===== EXCERPT TO READ =====
# Mailbox location



## mariourk (Nov 29, 2012)

I just added a new user. Now it turns out the mailbox is located in /var/mail. I really want this to be /home/username/.maildir. Just like everybody else. Does someone know how I can change that?


----------



## SirDice (Nov 30, 2012)

It's a little light on details. What are you using for mail? Maildir isn't standard so it's something that's installed afterwards.


----------



## mariourk (Nov 30, 2012)

I'm running *postfix* as my mailserver and *courier-imap* to access the mailboxes with imap. All the users and mailboxes are migrated from the previous server, that ran Linux. So, that's why I'm using .maildir. It's just an inheritance. But I actually like it that way, because I'm so used to it. So I rather keep it that way.


----------



## kpa (Nov 30, 2012)

http://www.postfix.org/local.8.html, the mailbox delivery part.


----------



## Abriel (Dec 1, 2012)

It was a quite of time when I set up it, in:
/usr/local/etc/postfix/main.cf

```
home_mailbox = .maildir/
```
You need setup courier-imap too, so in:
/usr/local/etc/courier-imap/imapd or
/usr/local/etc/courier-imap/pop3d

```
MAILDIRPATH=.maildir
```


----------



## mariourk (Dec 3, 2012)
=====
**TASKS FOR THIS EXERCISE:**
(1) Please reproduce the mailbox location thread from "I just added" up to and including "SirDice (Nov 30, 2012)".
(2) Take the forum thread on mailbox location further, picking up where it stops.
===== DATA PROVIDED =====
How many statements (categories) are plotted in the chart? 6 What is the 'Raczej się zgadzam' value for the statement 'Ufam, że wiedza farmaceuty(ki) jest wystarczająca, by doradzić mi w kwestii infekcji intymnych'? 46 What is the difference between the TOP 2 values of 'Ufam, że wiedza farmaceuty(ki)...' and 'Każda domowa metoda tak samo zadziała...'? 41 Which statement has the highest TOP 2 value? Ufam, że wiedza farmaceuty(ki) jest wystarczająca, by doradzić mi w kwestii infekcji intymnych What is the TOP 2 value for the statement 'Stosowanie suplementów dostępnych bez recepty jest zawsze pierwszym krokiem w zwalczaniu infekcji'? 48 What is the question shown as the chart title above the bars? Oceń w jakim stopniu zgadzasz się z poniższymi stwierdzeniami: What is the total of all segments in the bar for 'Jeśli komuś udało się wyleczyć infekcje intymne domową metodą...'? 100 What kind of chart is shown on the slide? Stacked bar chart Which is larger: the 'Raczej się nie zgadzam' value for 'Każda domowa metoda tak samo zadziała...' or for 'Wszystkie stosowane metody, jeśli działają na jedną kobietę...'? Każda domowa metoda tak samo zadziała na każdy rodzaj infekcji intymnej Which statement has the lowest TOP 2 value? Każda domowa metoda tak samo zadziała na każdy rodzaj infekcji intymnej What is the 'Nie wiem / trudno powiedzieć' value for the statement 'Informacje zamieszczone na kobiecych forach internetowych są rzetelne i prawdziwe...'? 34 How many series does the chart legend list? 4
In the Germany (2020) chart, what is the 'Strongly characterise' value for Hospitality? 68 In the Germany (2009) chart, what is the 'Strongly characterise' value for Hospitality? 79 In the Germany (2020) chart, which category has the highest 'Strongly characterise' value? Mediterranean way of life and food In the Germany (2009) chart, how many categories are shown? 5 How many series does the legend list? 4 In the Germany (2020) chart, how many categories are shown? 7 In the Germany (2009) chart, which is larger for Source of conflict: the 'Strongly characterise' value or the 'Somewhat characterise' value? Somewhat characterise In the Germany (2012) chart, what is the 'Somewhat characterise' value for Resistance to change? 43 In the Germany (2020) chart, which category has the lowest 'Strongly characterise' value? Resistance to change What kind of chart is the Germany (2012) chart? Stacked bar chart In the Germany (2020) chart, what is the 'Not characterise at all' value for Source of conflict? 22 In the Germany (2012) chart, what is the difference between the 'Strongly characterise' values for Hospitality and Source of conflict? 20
=====
**ANSWER SET:**
(1)
I just added a new user. Now it turns out the mailbox is located in /var/mail. I really want this to be /home/username/.maildir. Just like everybody else. Does someone know how I can change that?


----------



## SirDice (Nov 30, 2012)

(2)
Sorry for the late response.

I had those configurations for postfix and courier, to use .maildir, in place already. After all, I'm using .maildir for some time now.

The reason I thought the mail was delivered to /var/mail, was that mutt was using this dir, by default. That set me on the wrong track. The actual reason the mail wasn't delivered, was that there was no .procmail file present in the home directory. :r


----------



## SirDice (Dec 3, 2012)

Add it to /usr/share/skel so it gets automatically created next time you create a new user.


----------



## mariourk (Dec 3, 2012)

Thank you!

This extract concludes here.